---------- Exercise input ----------

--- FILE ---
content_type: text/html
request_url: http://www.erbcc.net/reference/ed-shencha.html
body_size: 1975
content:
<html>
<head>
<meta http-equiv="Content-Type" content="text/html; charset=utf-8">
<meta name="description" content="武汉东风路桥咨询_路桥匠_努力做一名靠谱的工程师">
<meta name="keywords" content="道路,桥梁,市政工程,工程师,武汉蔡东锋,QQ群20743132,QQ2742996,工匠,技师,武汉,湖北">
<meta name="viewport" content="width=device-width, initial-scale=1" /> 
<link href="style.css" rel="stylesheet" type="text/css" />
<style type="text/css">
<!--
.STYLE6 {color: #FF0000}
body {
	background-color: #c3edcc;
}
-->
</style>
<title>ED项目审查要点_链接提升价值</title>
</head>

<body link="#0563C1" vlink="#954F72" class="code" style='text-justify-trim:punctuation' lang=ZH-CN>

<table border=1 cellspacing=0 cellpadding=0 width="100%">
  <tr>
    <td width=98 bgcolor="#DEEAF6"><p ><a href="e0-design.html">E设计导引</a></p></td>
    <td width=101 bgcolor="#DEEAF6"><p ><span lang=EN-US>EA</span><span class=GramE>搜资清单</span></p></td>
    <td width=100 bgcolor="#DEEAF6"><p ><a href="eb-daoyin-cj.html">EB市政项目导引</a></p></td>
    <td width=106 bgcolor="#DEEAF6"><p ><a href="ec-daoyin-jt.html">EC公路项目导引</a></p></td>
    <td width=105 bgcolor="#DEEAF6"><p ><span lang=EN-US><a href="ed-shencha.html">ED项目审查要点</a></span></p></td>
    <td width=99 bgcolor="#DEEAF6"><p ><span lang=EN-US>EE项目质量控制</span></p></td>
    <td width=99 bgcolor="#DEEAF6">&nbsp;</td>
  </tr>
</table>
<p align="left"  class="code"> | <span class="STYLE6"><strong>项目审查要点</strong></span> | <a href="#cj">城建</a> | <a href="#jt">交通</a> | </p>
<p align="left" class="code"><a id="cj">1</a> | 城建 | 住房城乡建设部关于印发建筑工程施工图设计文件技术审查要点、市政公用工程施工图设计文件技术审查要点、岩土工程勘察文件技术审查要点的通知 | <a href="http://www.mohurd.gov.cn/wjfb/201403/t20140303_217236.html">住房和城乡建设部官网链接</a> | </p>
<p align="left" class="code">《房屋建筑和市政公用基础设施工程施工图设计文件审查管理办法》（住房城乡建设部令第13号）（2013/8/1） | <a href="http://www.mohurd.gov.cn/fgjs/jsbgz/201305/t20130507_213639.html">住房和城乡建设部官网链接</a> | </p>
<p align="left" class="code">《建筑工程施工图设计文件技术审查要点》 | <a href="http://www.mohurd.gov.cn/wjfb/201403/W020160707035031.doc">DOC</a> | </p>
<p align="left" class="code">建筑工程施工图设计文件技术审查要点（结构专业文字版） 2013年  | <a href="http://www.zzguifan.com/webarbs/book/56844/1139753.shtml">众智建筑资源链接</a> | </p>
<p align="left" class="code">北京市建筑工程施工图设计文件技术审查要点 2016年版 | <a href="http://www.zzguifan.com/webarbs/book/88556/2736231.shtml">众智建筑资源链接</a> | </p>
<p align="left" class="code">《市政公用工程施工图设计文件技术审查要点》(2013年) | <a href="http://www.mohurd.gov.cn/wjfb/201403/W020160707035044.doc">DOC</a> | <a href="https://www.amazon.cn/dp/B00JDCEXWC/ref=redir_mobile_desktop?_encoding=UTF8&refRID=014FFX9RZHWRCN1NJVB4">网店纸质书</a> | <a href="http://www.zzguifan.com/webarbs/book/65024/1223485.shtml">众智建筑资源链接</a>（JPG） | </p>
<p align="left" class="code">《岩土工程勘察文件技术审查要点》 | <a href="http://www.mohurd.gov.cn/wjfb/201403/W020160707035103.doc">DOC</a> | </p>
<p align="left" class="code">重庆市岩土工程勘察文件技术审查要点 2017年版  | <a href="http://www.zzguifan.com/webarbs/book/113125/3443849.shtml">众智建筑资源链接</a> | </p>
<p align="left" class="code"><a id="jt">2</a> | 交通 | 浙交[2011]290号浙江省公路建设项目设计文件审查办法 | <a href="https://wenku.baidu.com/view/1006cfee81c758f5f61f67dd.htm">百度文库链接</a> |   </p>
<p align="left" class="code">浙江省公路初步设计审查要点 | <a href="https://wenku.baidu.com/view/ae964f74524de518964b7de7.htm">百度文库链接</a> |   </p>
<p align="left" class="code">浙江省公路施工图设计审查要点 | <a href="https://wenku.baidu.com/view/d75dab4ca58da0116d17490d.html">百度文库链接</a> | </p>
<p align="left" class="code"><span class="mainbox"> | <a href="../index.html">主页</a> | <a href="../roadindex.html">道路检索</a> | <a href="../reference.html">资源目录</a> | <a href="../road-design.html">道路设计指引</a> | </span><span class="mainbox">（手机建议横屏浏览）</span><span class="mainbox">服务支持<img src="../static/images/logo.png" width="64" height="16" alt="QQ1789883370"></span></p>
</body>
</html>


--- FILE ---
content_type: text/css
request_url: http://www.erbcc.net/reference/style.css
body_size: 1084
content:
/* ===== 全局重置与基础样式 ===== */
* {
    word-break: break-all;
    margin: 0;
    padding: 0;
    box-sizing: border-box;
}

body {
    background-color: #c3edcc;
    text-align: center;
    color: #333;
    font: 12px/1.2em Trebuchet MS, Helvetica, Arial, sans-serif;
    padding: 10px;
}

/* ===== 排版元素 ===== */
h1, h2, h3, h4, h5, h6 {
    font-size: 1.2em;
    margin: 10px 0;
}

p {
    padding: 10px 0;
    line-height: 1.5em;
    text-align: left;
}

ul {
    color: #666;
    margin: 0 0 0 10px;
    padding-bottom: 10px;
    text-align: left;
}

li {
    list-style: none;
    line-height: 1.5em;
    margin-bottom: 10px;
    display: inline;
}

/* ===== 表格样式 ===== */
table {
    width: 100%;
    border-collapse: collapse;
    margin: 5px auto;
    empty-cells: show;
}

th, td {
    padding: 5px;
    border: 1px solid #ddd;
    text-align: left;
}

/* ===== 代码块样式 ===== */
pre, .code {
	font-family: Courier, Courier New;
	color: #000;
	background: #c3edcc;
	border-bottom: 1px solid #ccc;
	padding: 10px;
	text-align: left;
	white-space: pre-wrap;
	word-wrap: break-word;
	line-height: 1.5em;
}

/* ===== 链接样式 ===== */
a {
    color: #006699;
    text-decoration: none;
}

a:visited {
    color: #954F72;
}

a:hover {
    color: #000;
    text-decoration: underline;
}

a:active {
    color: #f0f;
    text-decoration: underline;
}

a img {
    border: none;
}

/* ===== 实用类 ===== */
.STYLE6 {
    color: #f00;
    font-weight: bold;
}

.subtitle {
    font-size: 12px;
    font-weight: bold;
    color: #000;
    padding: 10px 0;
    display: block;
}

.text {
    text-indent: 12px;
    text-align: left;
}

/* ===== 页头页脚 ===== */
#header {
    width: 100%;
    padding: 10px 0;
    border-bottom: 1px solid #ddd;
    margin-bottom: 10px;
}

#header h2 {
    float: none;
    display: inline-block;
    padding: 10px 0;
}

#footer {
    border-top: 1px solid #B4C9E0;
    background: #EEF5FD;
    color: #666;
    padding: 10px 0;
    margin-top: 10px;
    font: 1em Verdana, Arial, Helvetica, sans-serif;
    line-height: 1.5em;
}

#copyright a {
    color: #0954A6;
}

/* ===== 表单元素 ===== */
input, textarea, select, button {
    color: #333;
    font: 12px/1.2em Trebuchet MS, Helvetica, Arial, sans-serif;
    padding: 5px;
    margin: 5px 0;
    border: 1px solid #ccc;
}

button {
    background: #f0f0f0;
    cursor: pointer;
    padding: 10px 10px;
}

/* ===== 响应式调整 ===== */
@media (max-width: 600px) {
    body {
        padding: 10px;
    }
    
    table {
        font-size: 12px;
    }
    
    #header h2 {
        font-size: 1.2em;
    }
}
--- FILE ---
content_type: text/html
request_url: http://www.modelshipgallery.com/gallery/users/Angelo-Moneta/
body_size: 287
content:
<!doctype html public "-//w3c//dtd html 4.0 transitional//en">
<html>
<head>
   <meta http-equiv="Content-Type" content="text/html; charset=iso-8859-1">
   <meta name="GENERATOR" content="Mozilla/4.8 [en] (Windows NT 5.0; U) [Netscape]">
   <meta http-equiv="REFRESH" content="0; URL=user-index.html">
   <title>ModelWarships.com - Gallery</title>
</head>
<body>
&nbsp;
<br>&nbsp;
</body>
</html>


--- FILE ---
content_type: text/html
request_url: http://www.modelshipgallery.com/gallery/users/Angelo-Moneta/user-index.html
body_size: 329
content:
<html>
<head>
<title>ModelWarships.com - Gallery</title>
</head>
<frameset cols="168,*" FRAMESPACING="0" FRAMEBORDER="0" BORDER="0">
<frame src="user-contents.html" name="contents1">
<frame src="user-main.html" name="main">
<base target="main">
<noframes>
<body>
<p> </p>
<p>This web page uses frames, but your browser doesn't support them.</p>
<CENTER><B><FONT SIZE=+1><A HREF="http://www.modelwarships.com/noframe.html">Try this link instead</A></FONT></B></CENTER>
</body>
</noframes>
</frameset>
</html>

----------

- What you need to do: Among the entries above, the lines between the ones containing "color: #954F72;" and "padding: 10px 10px;", inclusive, are to be transcribed exactly. No other line is to be given.

- Exercise result:
    color: #954F72;
}

a:hover {
    color: #000;
    text-decoration: underline;
}

a:active {
    color: #f0f;
    text-decoration: underline;
}

a img {
    border: none;
}

/* ===== 实用类 ===== */
.STYLE6 {
    color: #f00;
    font-weight: bold;
}

.subtitle {
    font-size: 12px;
    font-weight: bold;
    color: #000;
    padding: 10px 0;
    display: block;
}

.text {
    text-indent: 12px;
    text-align: left;
}

/* ===== 页头页脚 ===== */
#header {
    width: 100%;
    padding: 10px 0;
    border-bottom: 1px solid #ddd;
    margin-bottom: 10px;
}

#header h2 {
    float: none;
    display: inline-block;
    padding: 10px 0;
}

#footer {
    border-top: 1px solid #B4C9E0;
    background: #EEF5FD;
    color: #666;
    padding: 10px 0;
    margin-top: 10px;
    font: 1em Verdana, Arial, Helvetica, sans-serif;
    line-height: 1.5em;
}

#copyright a {
    color: #0954A6;
}

/* ===== 表单元素 ===== */
input, textarea, select, button {
    color: #333;
    font: 12px/1.2em Trebuchet MS, Helvetica, Arial, sans-serif;
    padding: 5px;
    margin: 5px 0;
    border: 1px solid #ccc;
}

button {
    background: #f0f0f0;
    cursor: pointer;
    padding: 10px 10px;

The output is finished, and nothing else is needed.